* **Task item**: Transcribe the records in full.

━━━━━ Excerpted data ━━━━━

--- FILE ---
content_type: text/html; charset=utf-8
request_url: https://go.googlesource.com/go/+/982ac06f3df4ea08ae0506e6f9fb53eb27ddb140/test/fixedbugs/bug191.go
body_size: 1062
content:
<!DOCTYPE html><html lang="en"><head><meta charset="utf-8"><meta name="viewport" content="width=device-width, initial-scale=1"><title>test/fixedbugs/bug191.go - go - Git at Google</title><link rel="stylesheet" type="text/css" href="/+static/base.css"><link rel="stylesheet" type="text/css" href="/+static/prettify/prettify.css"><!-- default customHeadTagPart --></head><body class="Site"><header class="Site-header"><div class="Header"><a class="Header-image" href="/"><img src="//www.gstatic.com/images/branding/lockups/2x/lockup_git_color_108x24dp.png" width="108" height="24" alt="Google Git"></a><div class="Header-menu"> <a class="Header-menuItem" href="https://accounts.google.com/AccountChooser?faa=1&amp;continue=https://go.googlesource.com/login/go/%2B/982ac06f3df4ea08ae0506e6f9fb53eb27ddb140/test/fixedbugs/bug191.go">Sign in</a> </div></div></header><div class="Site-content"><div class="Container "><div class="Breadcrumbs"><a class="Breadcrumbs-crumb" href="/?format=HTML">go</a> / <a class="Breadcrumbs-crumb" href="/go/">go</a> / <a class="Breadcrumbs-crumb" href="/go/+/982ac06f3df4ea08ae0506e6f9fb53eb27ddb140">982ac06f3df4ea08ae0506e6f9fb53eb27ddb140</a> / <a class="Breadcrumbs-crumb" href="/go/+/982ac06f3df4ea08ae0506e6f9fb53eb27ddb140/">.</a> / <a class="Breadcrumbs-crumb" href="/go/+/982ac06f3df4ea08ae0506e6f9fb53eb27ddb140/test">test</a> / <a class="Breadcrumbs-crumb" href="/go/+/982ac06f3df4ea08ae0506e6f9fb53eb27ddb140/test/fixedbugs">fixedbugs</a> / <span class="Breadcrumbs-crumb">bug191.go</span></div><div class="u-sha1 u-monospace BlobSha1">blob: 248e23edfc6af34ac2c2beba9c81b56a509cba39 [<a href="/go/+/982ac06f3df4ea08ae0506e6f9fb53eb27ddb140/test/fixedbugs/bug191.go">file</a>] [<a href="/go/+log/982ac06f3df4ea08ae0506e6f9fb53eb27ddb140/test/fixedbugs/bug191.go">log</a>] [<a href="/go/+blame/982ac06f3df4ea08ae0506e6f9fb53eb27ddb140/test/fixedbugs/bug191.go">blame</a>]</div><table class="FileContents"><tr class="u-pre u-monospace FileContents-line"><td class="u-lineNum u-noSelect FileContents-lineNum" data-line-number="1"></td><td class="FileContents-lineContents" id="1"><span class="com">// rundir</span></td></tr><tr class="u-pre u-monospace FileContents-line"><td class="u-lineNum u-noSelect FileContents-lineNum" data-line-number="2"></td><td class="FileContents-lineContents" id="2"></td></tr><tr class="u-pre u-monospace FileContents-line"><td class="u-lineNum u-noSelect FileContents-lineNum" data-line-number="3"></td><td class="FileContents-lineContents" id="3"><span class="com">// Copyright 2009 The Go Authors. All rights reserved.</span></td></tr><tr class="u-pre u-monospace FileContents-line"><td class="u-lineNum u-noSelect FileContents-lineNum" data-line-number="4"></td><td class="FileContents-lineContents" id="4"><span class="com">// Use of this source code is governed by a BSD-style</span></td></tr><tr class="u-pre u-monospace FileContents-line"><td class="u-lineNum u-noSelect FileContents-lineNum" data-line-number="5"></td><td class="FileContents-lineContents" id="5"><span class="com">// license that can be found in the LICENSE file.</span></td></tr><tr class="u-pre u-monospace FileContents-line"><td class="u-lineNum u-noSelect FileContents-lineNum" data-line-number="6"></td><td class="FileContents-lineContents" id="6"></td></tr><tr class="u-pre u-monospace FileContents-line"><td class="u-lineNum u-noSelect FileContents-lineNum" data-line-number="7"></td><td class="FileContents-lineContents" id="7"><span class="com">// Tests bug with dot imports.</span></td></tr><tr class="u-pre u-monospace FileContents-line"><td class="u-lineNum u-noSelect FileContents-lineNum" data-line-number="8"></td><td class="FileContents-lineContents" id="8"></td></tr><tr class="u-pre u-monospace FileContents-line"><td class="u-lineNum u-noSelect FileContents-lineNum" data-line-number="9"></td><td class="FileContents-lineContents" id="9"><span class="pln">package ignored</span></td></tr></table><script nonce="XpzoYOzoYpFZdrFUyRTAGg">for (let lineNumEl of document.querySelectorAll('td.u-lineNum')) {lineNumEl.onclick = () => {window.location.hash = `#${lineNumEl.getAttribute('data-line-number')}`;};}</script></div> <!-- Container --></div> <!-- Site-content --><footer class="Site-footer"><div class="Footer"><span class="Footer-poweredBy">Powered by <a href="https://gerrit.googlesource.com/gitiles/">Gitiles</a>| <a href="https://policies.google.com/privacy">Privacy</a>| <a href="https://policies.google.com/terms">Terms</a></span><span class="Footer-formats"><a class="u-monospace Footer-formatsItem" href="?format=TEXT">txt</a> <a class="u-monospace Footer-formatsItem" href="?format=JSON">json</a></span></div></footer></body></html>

━━━━━

* **Task result**:
--- FILE ---
content_type: text/html; charset=utf-8
request_url: https://go.googlesource.com/go/+/982ac06f3df4ea08ae0506e6f9fb53eb27ddb140/test/fixedbugs/bug191.go
body_size: 1062
content:
<!DOCTYPE html><html lang="en"><head><meta charset="utf-8"><meta name="viewport" content="width=device-width, initial-scale=1"><title>test/fixedbugs/bug191.go - go - Git at Google</title><link rel="stylesheet" type="text/css" href="/+static/base.css"><link rel="stylesheet" type="text/css" href="/+static/prettify/prettify.css"><!-- default customHeadTagPart --></head><body class="Site"><header class="Site-header"><div class="Header"><a class="Header-image" href="/"><img src="//www.gstatic.com/images/branding/lockups/2x/lockup_git_color_108x24dp.png" width="108" height="24" alt="Google Git"></a><div class="Header-menu"> <a class="Header-menuItem" href="https://accounts.google.com/AccountChooser?faa=1&amp;continue=https://go.googlesource.com/login/go/%2B/982ac06f3df4ea08ae0506e6f9fb53eb27ddb140/test/fixedbugs/bug191.go">Sign in</a> </div></div></header><div class="Site-content"><div class="Container "><div class="Breadcrumbs"><a class="Breadcrumbs-crumb" href="/?format=HTML">go</a> / <a class="Breadcrumbs-crumb" href="/go/">go</a> / <a class="Breadcrumbs-crumb" href="/go/+/982ac06f3df4ea08ae0506e6f9fb53eb27ddb140">982ac06f3df4ea08ae0506e6f9fb53eb27ddb140</a> / <a class="Breadcrumbs-crumb" href="/go/+/982ac06f3df4ea08ae0506e6f9fb53eb27ddb140/">.</a> / <a class="Breadcrumbs-crumb" href="/go/+/982ac06f3df4ea08ae0506e6f9fb53eb27ddb140/test">test</a> / <a class="Breadcrumbs-crumb" href="/go/+/982ac06f3df4ea08ae0506e6f9fb53eb27ddb140/test/fixedbugs">fixedbugs</a> / <span class="Breadcrumbs-crumb">bug191.go</span></div><div class="u-sha1 u-monospace BlobSha1">blob: 248e23edfc6af34ac2c2beba9c81b56a509cba39 [<a href="/go/+/982ac06f3df4ea08ae0506e6f9fb53eb27ddb140/test/fixedbugs/bug191.go">file</a>] [<a href="/go/+log/982ac06f3df4ea08ae0506e6f9fb53eb27ddb140/test/fixedbugs/bug191.go">log</a>] [<a href="/go/+blame/982ac06f3df4ea08ae0506e6f9fb53eb27ddb140/test/fixedbugs/bug191.go">blame</a>]</div><table class="FileContents"><tr class="u-pre u-monospace FileContents-line"><td class="u-lineNum u-noSelect FileContents-lineNum" data-line-number="1"></td><td class="FileContents-lineContents" id="1"><span class="com">// rundir</span></td></tr><tr class="u-pre u-monospace FileContents-line"><td class="u-lineNum u-noSelect FileContents-lineNum" data-line-number="2"></td><td class="FileContents-lineContents" id="2"></td></tr><tr class="u-pre u-monospace FileContents-line"><td class="u-lineNum u-noSelect FileContents-lineNum" data-line-number="3"></td><td class="FileContents-lineContents" id="3"><span class="com">// Copyright 2009 The Go Authors. All rights reserved.</span></td></tr><tr class="u-pre u-monospace FileContents-line"><td class="u-lineNum u-noSelect FileContents-lineNum" data-line-number="4"></td><td class="FileContents-lineContents" id="4"><span class="com">// Use of this source code is governed by a BSD-style</span></td></tr><tr class="u-pre u-monospace FileContents-line"><td class="u-lineNum u-noSelect FileContents-lineNum" data-line-number="5"></td><td class="FileContents-lineContents" id="5"><span class="com">// license that can be found in the LICENSE file.</span></td></tr><tr class="u-pre u-monospace FileContents-line"><td class="u-lineNum u-noSelect FileContents-lineNum" data-line-number="6"></td><td class="FileContents-lineContents" id="6"></td></tr><tr class="u-pre u-monospace FileContents-line"><td class="u-lineNum u-noSelect FileContents-lineNum" data-line-number="7"></td><td class="FileContents-lineContents" id="7"><span class="com">// Tests bug with dot imports.</span></td></tr><tr class="u-pre u-monospace FileContents-line"><td class="u-lineNum u-noSelect FileContents-lineNum" data-line-number="8"></td><td class="FileContents-lineContents" id="8"></td></tr><tr class="u-pre u-monospace FileContents-line"><td class="u-lineNum u-noSelect FileContents-lineNum" data-line-number="9"></td><td class="FileContents-lineContents" id="9"><span class="pln">package ignored</span></td></tr></table><script nonce="XpzoYOzoYpFZdrFUyRTAGg">for (let lineNumEl of document.querySelectorAll('td.u-lineNum')) {lineNumEl.onclick = () => {window.location.hash = `#${lineNumEl.getAttribute('data-line-number')}`;};}</script></div> <!-- Container --></div> <!-- Site-content --><footer class="Site-footer"><div class="Footer"><span class="Footer-poweredBy">Powered by <a href="https://gerrit.googlesource.com/gitiles/">Gitiles</a>| <a href="https://policies.google.com/privacy">Privacy</a>| <a href="https://policies.google.com/terms">Terms</a></span><span class="Footer-formats"><a class="u-monospace Footer-formatsItem" href="?format=TEXT">txt</a> <a class="u-monospace Footer-formatsItem" href="?format=JSON">json</a></span></div></footer></body></html>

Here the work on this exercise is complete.